Zu Tey, Leyona und Mìngyu, den drei neuen, denen Eywa nach ihrer langen Reise den Weg zu uns zeigte, ist ihr Verhältnis noch ein wenig zurückhaltend. Aber dies ist nur verständlich, da auch die drei sich erst einmal bei uns zurechtfinden müssen. Auch haben sie, wie sie berichteten,  einige Erlebnisse hinter sich, die sie nach und nach erst einmal verarbeiten müssen. Sey begrüßte sie, wie ich ihn nicht anders kenne, sehr freundlich. Doch er wird bald eine Entscheidung treffen müssen, denn sowohl Leyonas, als auch Mìngyus Weg scheint der des Heilens zu sein, während Teys Wunsch es ist, zu einem Jäger ausgebildet zu werden. Ob Ne'wey neben Sey'syu nun noch einen zweiten Schüler dazu bekommt...?  Oder Tsaro?  Er wäre bestimmt auch ein guter und vor allem geduldiger und besonnener Lehrer, auch wenn er selber die nicht so sieht, was ich jedoch nachvollziehen kann. Tsaro erzählte mir einmal, weshalb er Bedenken hat, jemanden auszubilden. Bei unserem ersten Gespräch, das ich mit Sey darüber führte, konnte er natürlich noch keine konkrete Entscheidung fällen. So müssen und werden wir geduldig abwarten, bis er uns seine Ansichten mitgeteilt hat. 

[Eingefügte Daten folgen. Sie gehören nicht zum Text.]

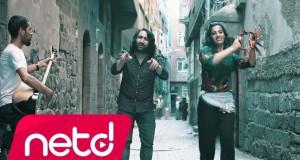 Ferdi Yaman – İçtiriyor Dinle – Video Dinle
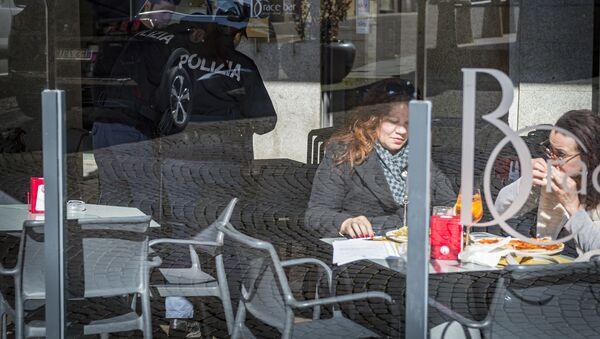 Clienti in un bar a Novara, Italia - Sputnik Italia
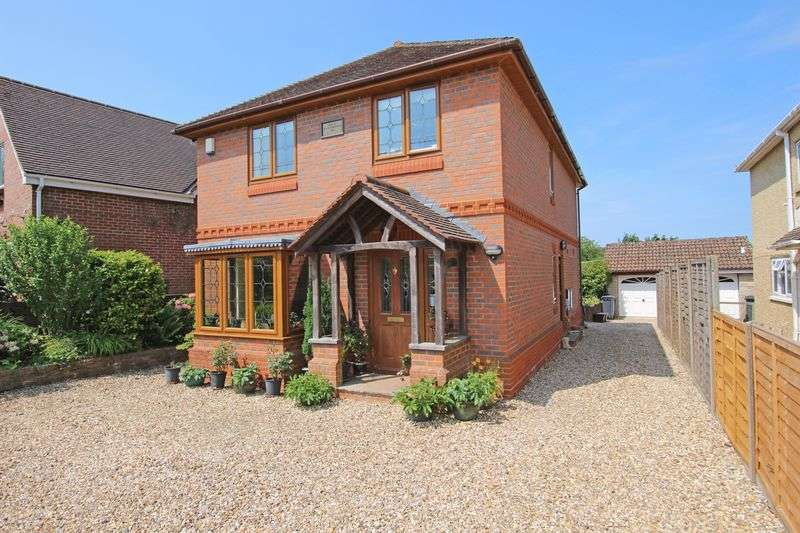 3 Bedrooms Detached House for sale in Nomansland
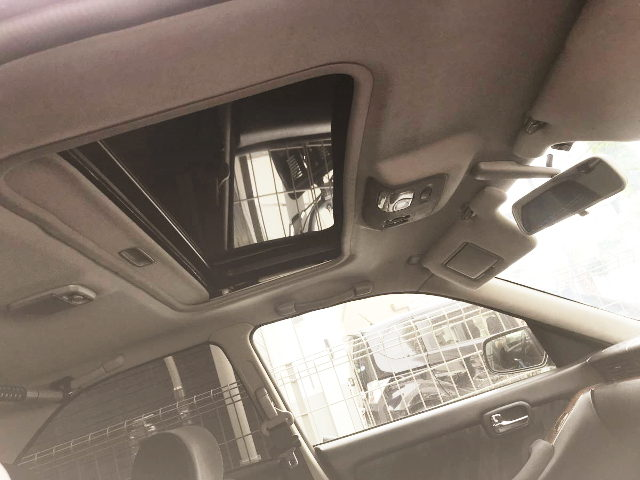 INTERIOR SUNROOF OF C35 LAUREL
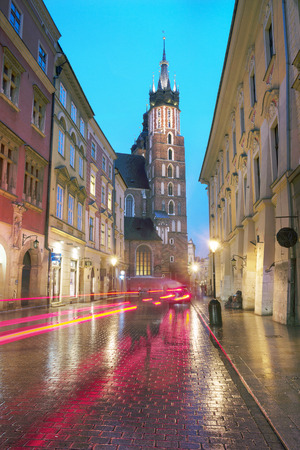 Market Square with the famous tourists of the architecture of Eastern Europe and the sights of the ancient city. Krakow Autumn with a cold rain in the center before the beginning of winter Imagens
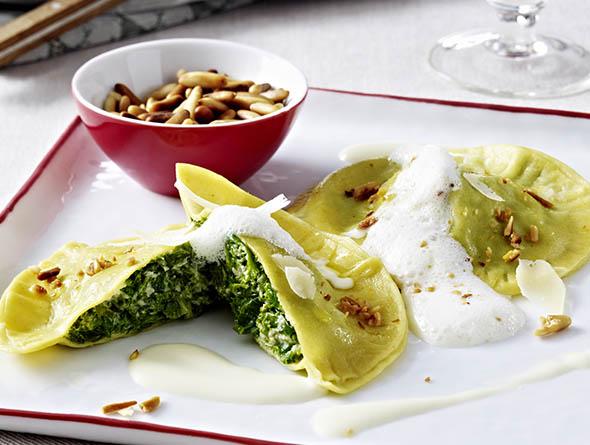 Grünkohl Ravioli auf Teller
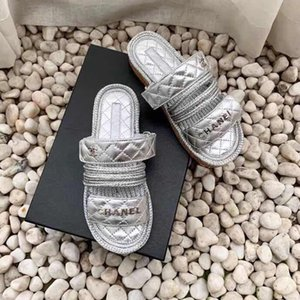 2020 nuevas zapatillas de diseño de las sandalias de los zapatos de las mujeres de Roma Vacaciones de verano zapatillas de cáñamo cuerda plana zapatillas punta abierta Sandalias Sandalia con caja 35-40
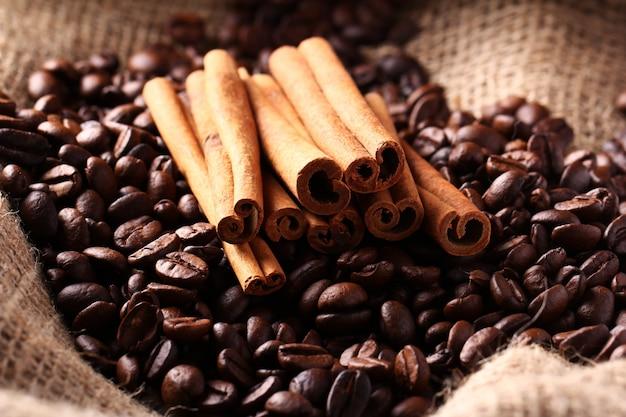 Koffiebonen en kaneelstokjes Gratis Foto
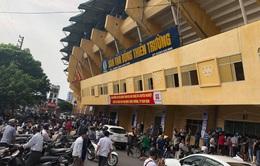"""Sân Thiên Trường """"vỡ trận"""" trong ngày mở bán vé trận Nam Định - Hoàng Anh Gia Lai"""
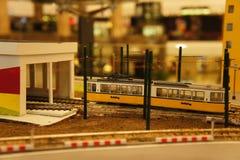 Tranvía miniatura en el depósito fotos de archivo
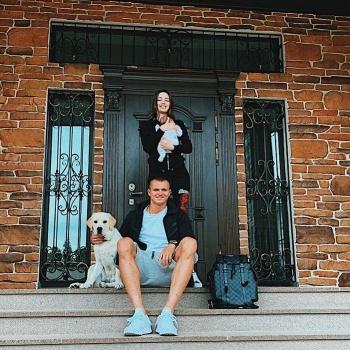 Дмитрий Тарасов показал новое фото с дочерью и женой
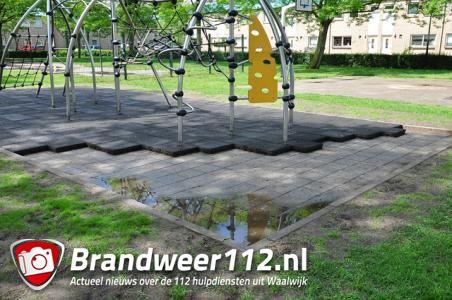 Rubberen tegels gestolen bij Waalwijkse speeltuin: 'Onze kinderen zijn bestolen van een speelplek'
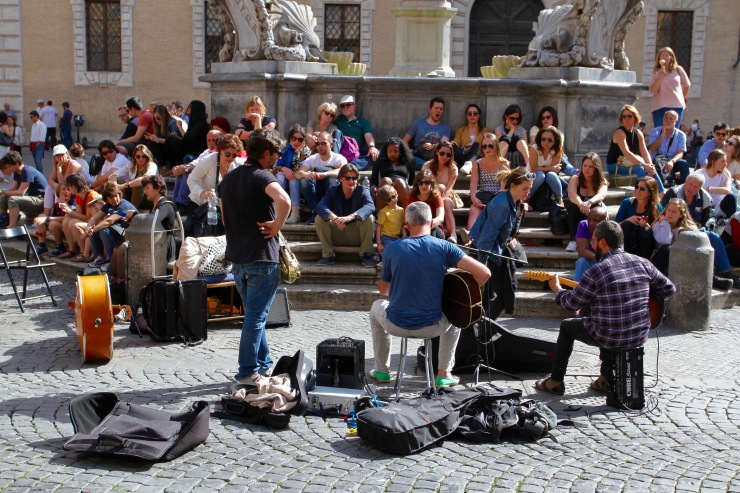 Musicians, Piazza di Santa Maria, Trastevere, Rome, Italy
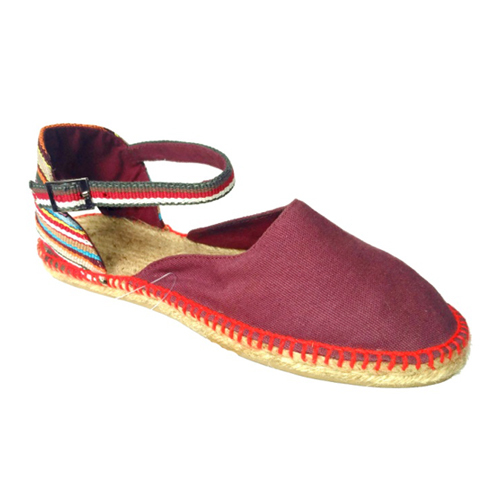 Ladies Maroon Color Flat Sandals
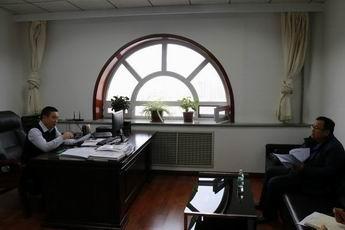 宋忠宪就共建法学院工作与黑龙江大学法学院院长董玉庭进行研究交流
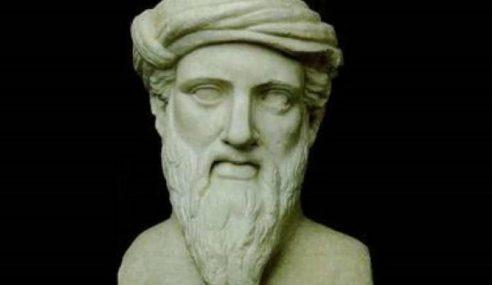 Pitagora: la cosmologia, il rapporto corpo-anima e il suo teorema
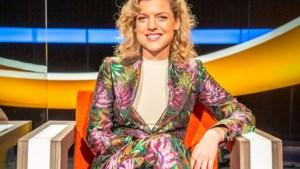 Ella Leyers straalt in bloemenpak van Dries Van Noten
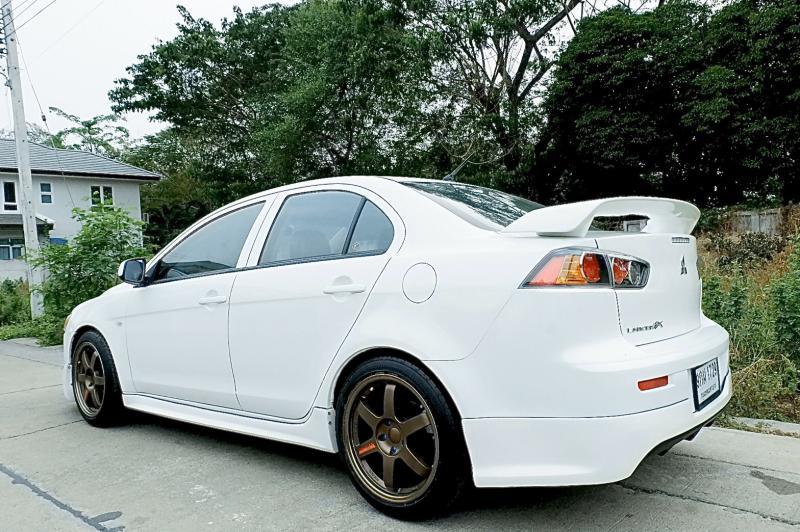 MITSUBISHI Lancer EX 1.8  2011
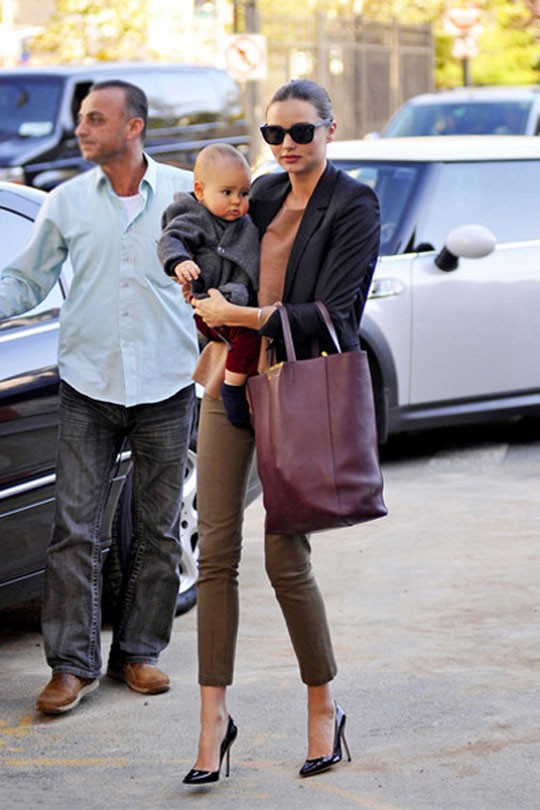 Miranda Kerr Khaki Jeans Black Blazer Son StyleChi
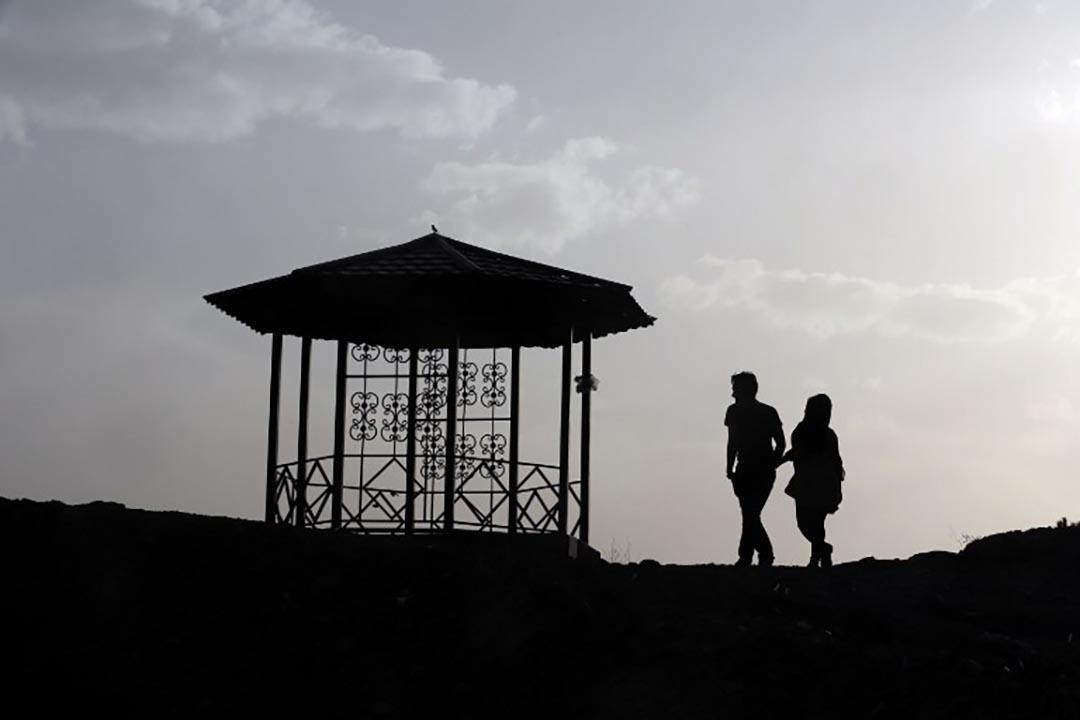 一名伊朗情侶在沙赫拉姆俯看德黑蘭。攝 : Atta Kenare/AFP
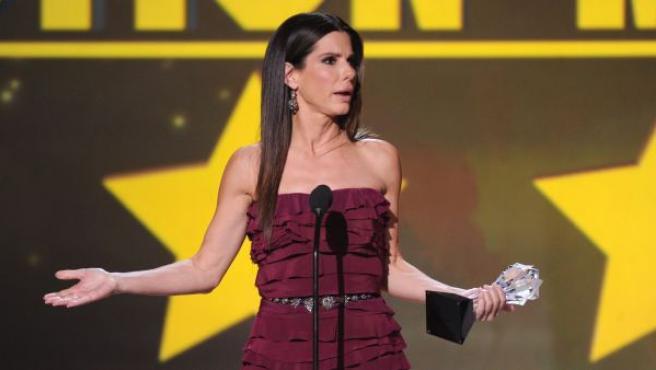 Momento en el que Sandra Bullock pronunció un impropio 'What the fuck?' al recoger su premio en la gala de los Critics' Choice.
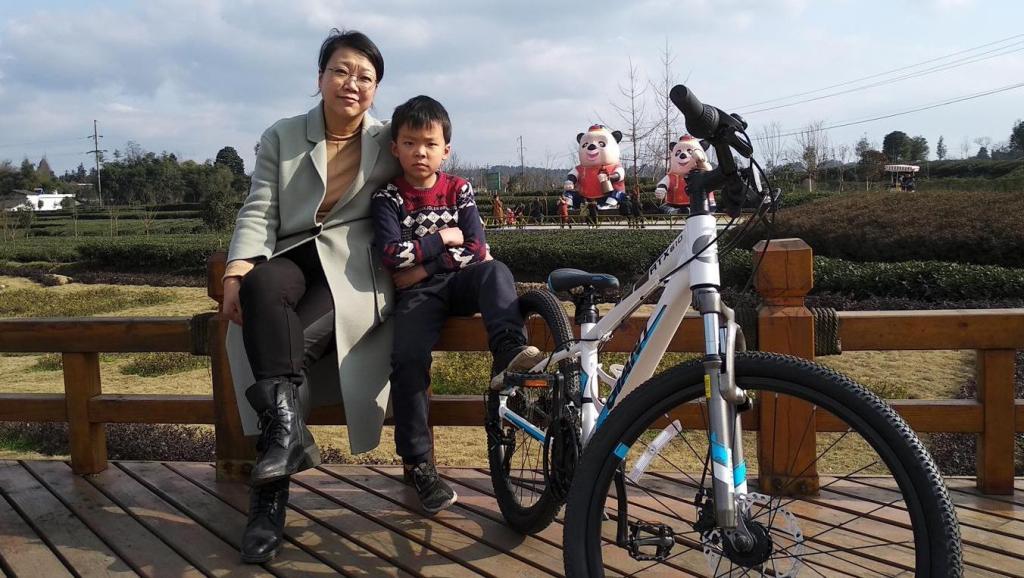 小伟伟在红草村学骑单车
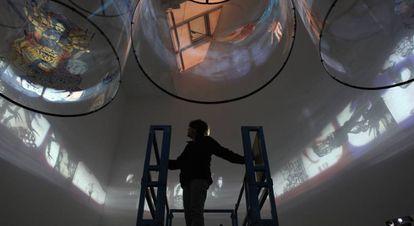 La artista, durante su participación en Documenta de 2013 con su obra 'In Search of Vanished Blood.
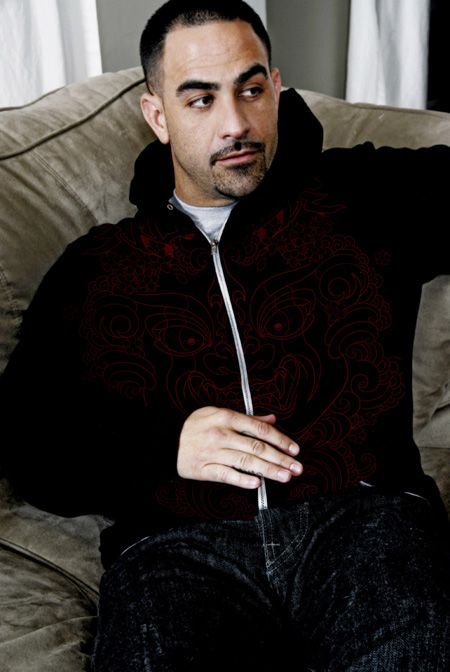 Chris Nunez another amazing tattoo artist..he makes me want to get ink...lots of it! And he's hot.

Und ich sprach mit dem Olo'eyktan (Clanführer) über noch ein Thema, das mich, insbesondere in letzter Zeit, sehr beschäftigt. Immer wieder ergeben sich Situationen, in denen ich seine zum Teil merkwürdigen Blicke bemerke, die er mir zu wirft. Erst kürzlich, als Ne'wey ihre lange Reise antrat und ich sie mit einem kleinen Ritual verabschiedete, passierte es wieder. Sey schaut mich immer an, wenn er glaubt, dass ich es nicht bemerke. Doch ich spüre, wie mich seine Blicke oft mustern. Als ich ihn vor einiger Zeit darauf anspreche, antwortet er mir zunächst etwas ausweichend. Doch schließlich spricht er offen und in seinen Worten liegt so etwas wie Sehnsucht, als er mir seine Gedanken offenbart. Er vermutet, dass meine Aufgaben im Clan als taronyu (Jägerin) und insbesondere als zeykoyu (Heilerin) sich zukünftig verändern könnten.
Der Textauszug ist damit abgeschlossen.